I think the purpose of this code is to get changes that happened while
we weren't monitoring CR0, and we introduce a bug here ... MP and TS can
change, but those changes are lost to arch.cr0 now.

(The original code was also suspicious -- we propagate changes of
vmcb->save.cr0. I don't think we want to clear guest's CD and NW /
set MP and TS, which is the result of what we do in svm_set_cr0() /
update_cr0_intercept() ...)

2015-02-24 21:58:27

by Joel Schopp

[permalink] [raw]
Subject: Re: [PATCH] x86: svm: don't intercept CR0 TS or MP bit write


>> - clr_cr_intercept(svm, INTERCEPT_CR0_WRITE);
>> } else {
>> set_cr_intercept(svm, INTERCEPT_CR0_READ);
> (There is no point in checking fpu_active if cr0s are equal.)
>
>> - set_cr_intercept(svm, INTERCEPT_CR0_WRITE);
> KVM uses lazy FPU and the state is undefined before the first access.
> We set cr0.ts when !svm->vcpu.fpu_active to detect the first access, but
> if we allow the guest to clear cr0.ts without exiting, it can access FPU
> with undefined state.
Thanks for the valuable feedback. It's apparent I hadn't thought
through the interaction with lazy FPU and will need to go back and
rethink my approach here.

2015-02-25 20:26:28

by Radim Krčmář

[permalink] [raw]
Subject: Re: [PATCH] x86: svm: don't intercept CR0 TS or MP bit write

2015-02-24 15:25-0600, Joel Schopp:
>
> >> - clr_cr_intercept(svm, INTERCEPT_CR0_WRITE);
> >> } else {
> >> set_cr_intercept(svm, INTERCEPT_CR0_READ);
> > (There is no point in checking fpu_active if cr0s are equal.)
> >
> >> - set_cr_intercept(svm, INTERCEPT_CR0_WRITE);
> > KVM uses lazy FPU and the state is undefined before the first access.
> > We set cr0.ts when !svm->vcpu.fpu_active to detect the first access, but
> > if we allow the guest to clear cr0.ts without exiting, it can access FPU
> > with undefined state.
> Thanks for the valuable feedback. It's apparent I hadn't thought
> through the interaction with lazy FPU and will need to go back and
> rethink my approach here.

I don't think we can gain much without sacrificing some laziness, like:
when a guest with lazy FPU clears CR0.TS, it is going to use that FPU,
so we could pre-load FPU in this case and drop the write intercept too;
guests that unconditionally clear CR0.TS would perform worse though.

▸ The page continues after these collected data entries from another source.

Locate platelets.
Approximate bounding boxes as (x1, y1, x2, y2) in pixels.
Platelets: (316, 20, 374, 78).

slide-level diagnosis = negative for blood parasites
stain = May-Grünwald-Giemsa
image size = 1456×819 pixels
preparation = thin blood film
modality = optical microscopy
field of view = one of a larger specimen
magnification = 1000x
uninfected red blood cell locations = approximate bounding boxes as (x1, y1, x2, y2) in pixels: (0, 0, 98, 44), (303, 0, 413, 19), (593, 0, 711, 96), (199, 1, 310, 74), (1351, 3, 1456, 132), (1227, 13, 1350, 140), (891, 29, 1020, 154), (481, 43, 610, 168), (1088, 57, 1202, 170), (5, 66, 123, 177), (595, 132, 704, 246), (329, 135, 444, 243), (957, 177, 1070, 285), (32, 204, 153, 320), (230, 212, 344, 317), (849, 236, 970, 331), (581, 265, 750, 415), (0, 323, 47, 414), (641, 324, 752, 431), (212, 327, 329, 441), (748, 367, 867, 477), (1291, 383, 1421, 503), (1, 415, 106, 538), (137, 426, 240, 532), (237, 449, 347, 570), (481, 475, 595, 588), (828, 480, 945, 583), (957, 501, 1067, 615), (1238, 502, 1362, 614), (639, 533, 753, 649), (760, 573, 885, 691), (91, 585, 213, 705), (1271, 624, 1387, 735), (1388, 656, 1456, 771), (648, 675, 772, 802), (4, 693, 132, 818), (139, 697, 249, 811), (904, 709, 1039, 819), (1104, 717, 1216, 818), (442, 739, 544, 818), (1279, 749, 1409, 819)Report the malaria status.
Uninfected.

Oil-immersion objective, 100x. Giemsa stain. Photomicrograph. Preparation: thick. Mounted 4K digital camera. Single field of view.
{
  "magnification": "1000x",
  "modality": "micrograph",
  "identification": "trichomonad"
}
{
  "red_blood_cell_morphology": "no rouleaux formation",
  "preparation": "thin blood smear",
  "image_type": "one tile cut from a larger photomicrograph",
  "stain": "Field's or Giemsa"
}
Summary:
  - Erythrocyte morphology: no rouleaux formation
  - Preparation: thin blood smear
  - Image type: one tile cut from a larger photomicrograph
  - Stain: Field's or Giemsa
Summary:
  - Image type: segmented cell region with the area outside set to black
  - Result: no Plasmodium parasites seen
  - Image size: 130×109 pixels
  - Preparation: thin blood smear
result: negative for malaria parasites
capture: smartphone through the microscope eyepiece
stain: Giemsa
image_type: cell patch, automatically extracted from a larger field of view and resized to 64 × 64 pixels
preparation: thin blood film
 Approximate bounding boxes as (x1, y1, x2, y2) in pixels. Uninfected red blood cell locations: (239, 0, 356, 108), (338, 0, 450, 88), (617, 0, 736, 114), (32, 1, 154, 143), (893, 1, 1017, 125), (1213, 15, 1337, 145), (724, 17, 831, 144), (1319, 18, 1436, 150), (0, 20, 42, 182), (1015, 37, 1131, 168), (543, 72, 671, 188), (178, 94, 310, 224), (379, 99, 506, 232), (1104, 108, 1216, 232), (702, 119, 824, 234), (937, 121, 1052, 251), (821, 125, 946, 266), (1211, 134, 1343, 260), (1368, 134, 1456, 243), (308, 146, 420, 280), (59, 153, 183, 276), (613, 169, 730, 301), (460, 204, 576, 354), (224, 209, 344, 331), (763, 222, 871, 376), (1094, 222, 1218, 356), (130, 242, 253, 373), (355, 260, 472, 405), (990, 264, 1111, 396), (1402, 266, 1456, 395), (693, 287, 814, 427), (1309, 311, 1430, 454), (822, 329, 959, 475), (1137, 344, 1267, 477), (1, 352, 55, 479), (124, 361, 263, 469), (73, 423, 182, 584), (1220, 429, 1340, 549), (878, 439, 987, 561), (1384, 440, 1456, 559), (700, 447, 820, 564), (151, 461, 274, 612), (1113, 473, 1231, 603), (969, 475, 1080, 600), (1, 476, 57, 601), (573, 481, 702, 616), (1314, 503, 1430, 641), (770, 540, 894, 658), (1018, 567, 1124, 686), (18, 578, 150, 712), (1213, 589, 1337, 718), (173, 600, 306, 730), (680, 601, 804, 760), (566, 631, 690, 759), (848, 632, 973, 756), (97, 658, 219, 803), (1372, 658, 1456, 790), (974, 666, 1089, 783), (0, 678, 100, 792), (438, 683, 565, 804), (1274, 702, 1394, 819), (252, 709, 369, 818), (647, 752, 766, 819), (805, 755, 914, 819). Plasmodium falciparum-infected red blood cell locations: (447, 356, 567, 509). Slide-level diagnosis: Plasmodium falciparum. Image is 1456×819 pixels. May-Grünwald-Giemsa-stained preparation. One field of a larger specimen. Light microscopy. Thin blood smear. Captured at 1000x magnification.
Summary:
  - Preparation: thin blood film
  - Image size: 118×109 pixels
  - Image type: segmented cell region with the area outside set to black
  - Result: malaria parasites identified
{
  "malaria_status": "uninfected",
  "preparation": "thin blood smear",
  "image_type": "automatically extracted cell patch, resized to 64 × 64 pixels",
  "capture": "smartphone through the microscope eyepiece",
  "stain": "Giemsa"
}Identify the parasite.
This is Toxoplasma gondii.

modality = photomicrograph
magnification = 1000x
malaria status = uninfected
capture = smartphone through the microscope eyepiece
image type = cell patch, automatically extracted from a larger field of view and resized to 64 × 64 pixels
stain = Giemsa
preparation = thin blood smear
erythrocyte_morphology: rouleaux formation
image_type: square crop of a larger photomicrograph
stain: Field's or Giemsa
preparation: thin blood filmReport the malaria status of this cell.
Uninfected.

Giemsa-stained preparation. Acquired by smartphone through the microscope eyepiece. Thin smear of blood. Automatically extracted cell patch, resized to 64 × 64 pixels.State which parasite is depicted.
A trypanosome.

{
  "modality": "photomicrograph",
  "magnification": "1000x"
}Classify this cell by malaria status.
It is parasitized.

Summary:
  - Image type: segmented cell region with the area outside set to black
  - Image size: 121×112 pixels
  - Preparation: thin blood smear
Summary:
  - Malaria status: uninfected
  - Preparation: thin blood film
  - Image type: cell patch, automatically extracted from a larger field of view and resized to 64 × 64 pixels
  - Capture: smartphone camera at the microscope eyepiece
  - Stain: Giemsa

It's going to take a lot of time, but two hunks in your patch, that made
selective intercept benefit from decode assists, look useful even now.

Would you post them separately?

Thanks.

2015-02-25 22:40:04

by Joel Schopp

[permalink] [raw]
Subject: Re: [PATCH] x86: svm: don't intercept CR0 TS or MP bit write


On 02/25/2015 02:26 PM, Radim Krčmář wrote:
> 2015-02-24 15:25-0600, Joel Schopp:
>>>> - clr_cr_intercept(svm, INTERCEPT_CR0_WRITE);
>>>> } else {
>>>> set_cr_intercept(svm, INTERCEPT_CR0_READ);
>>> (There is no point in checking fpu_active if cr0s are equal.)
>>>
>>>> - set_cr_intercept(svm, INTERCEPT_CR0_WRITE);
>>> KVM uses lazy FPU and the state is undefined before the first access.
>>> We set cr0.ts when !svm->vcpu.fpu_active to detect the first access, but
>>> if we allow the guest to clear cr0.ts without exiting, it can access FPU
>>> with undefined state.
>> Thanks for the valuable feedback. It's apparent I hadn't thought
>> through the interaction with lazy FPU and will need to go back and
>> rethink my approach here.
> I don't think we can gain much without sacrificing some laziness, like:
> when a guest with lazy FPU clears CR0.TS, it is going to use that FPU,
> so we could pre-load FPU in this case and drop the write intercept too;
> guests that unconditionally clear CR0.TS would perform worse though.
>
> It's going to take a lot of time, but two hunks in your patch, that made
> selective intercept benefit from decode assists, look useful even now.
>
> Would you post them separately?
I can re-post those separately. They are less useful, though probably
still worth doing, on their own because SVM_EXIT_WRITE_CR0 takes
precidence over SVM_EXIT_CR0_SEL_WRITE